[Provided information Boundary: Start]

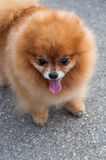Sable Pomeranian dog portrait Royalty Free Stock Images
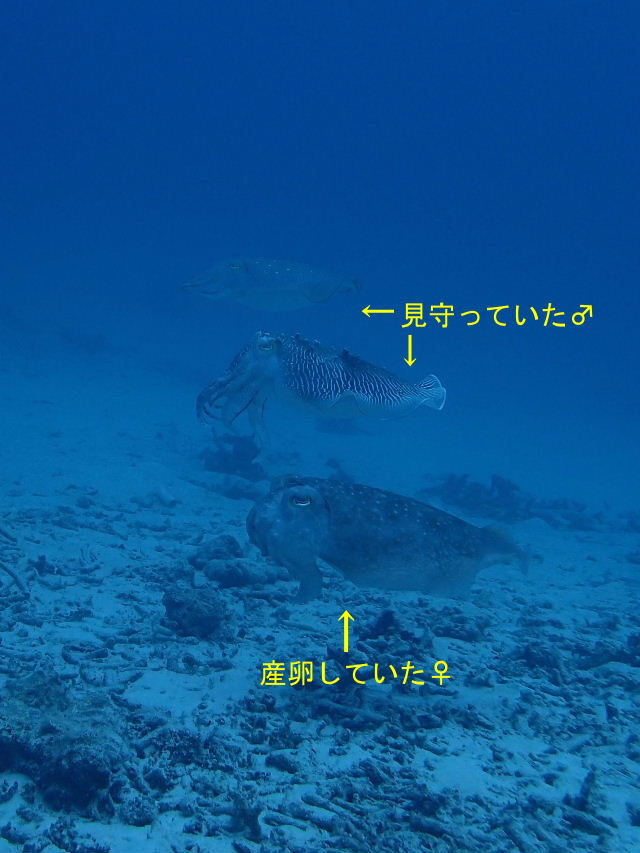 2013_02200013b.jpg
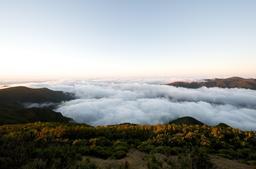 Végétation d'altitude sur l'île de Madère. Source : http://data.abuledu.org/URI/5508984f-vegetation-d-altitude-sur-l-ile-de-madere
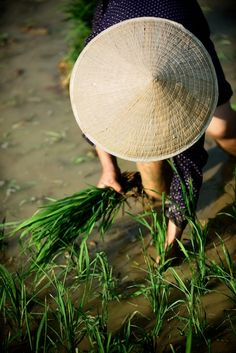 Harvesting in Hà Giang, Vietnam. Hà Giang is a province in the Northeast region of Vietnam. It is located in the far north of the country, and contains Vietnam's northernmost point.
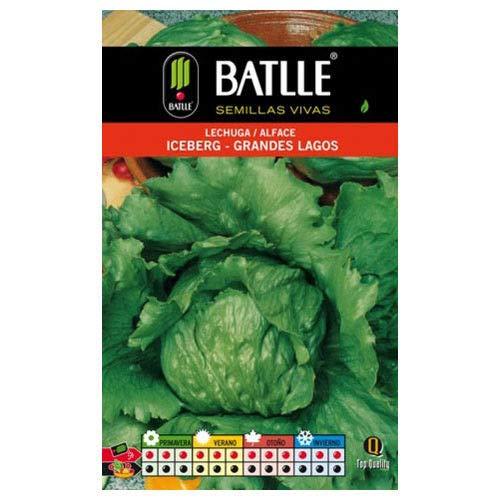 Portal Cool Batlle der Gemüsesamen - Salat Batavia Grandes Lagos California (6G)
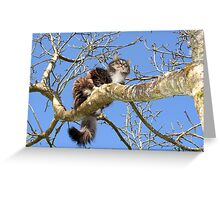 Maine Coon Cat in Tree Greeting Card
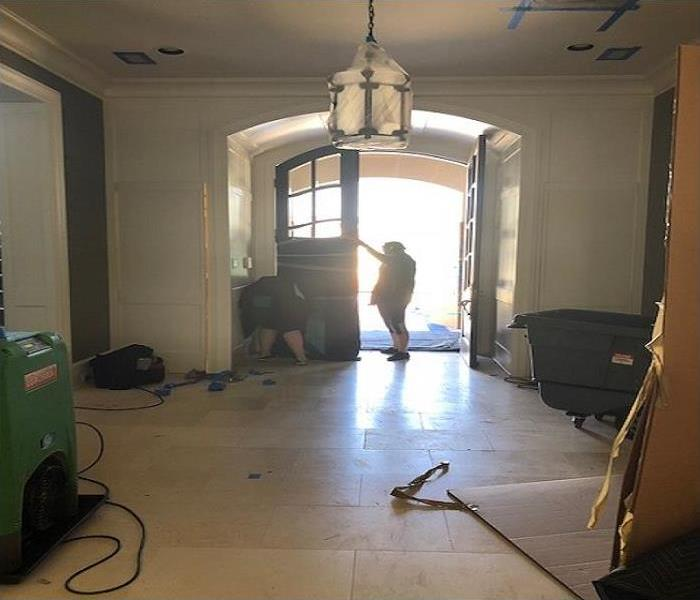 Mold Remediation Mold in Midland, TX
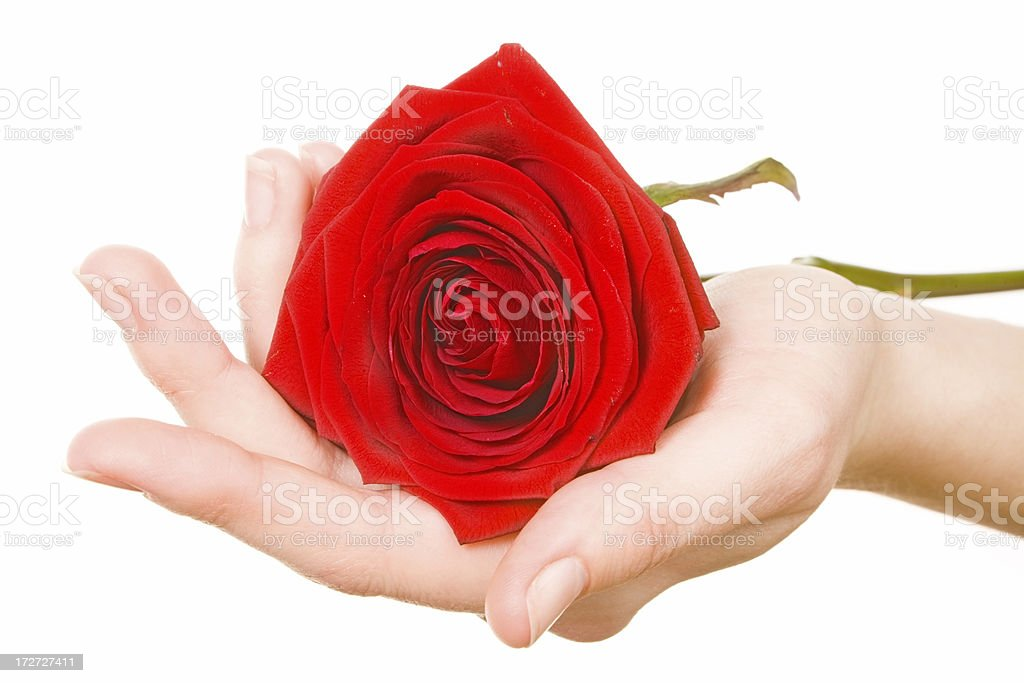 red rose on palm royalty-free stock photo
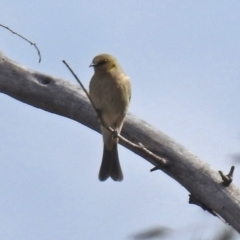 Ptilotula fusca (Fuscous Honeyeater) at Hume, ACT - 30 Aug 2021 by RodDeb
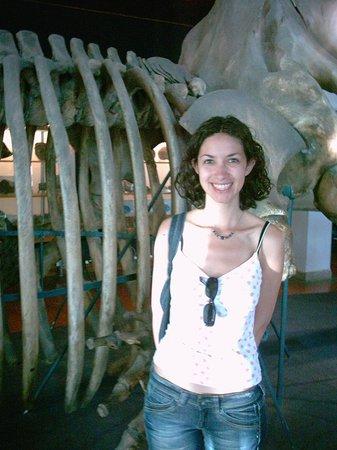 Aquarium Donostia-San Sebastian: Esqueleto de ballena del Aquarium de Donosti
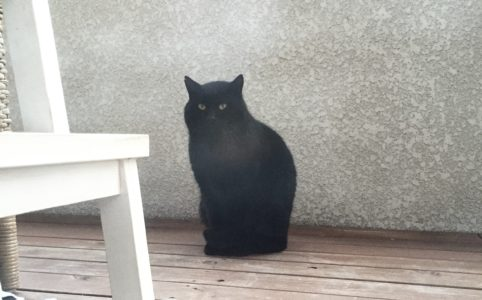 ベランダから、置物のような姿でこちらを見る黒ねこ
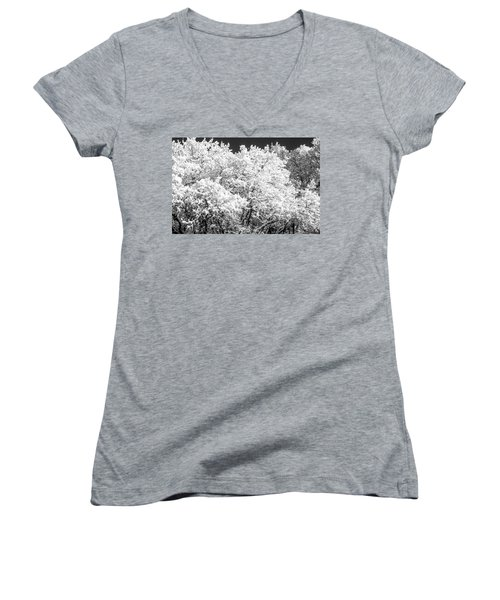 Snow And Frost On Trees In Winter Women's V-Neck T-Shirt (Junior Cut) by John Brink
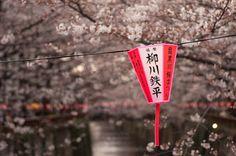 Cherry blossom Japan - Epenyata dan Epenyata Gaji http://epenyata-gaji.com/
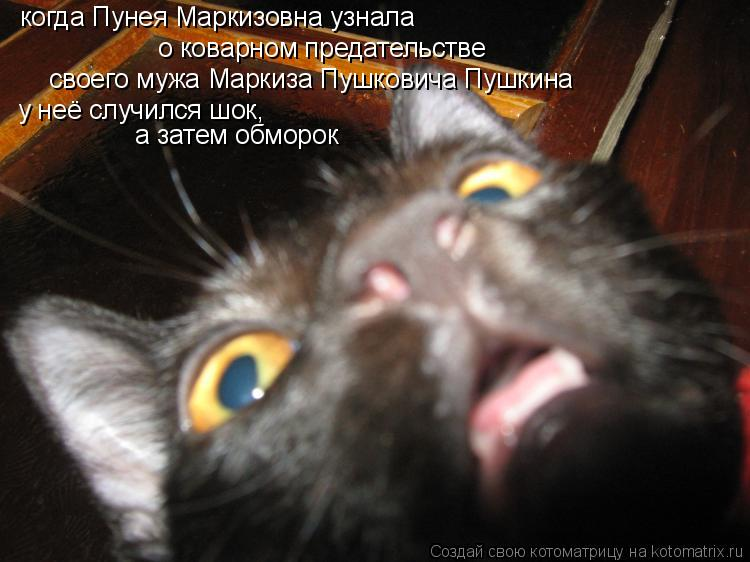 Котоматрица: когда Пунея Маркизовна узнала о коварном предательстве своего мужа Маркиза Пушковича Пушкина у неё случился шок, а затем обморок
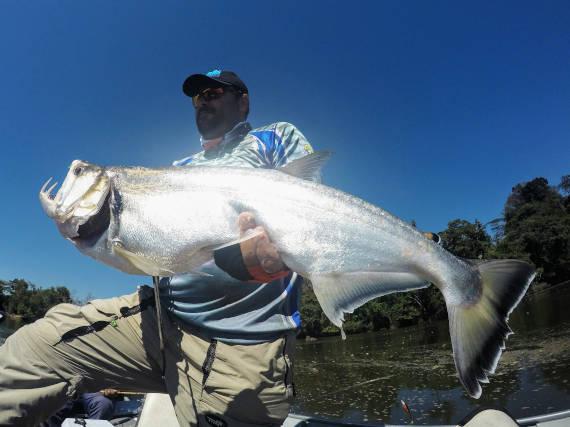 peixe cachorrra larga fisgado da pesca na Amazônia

[Provided information Boundary: End]

Assigned task: Exactly as written, repeat the lines of the material above from the first through the line holding "Котоматрица: когда Пунея", with both ends in the copy and no pictures.

Exercise output:
Sable Pomeranian dog portrait Royalty Free Stock Images
 2013_02200013b.jpg
 Végétation d'altitude sur l'île de Madère. Source : http://data.abuledu.org/URI/5508984f-vegetation-d-altitude-sur-l-ile-de-madere
 Harvesting in Hà Giang, Vietnam. Hà Giang is a province in the Northeast region of Vietnam. It is located in the far north of the country, and contains Vietnam's northernmost point.
 Portal Cool Batlle der Gemüsesamen - Salat Batavia Grandes Lagos California (6G)
 Maine Coon Cat in Tree Greeting Card
 Mold Remediation Mold in Midland, TX
 red rose on palm royalty-free stock photo
 Ptilotula fusca (Fuscous Honeyeater) at Hume, ACT - 30 Aug 2021 by RodDeb
 Aquarium Donostia-San Sebastian: Esqueleto de ballena del Aquarium de Donosti
 ベランダから、置物のような姿でこちらを見る黒ねこ
 Snow And Frost On Trees In Winter Women's V-Neck T-Shirt (Junior Cut) by John Brink
 Cherry blossom Japan - Epenyata dan Epenyata Gaji http://epenyata-gaji.com/
 Котоматрица: когда Пунея Маркизовна узнала о коварном предательстве своего мужа Маркиза Пушковича Пушкина у неё случился шок, а затем обморок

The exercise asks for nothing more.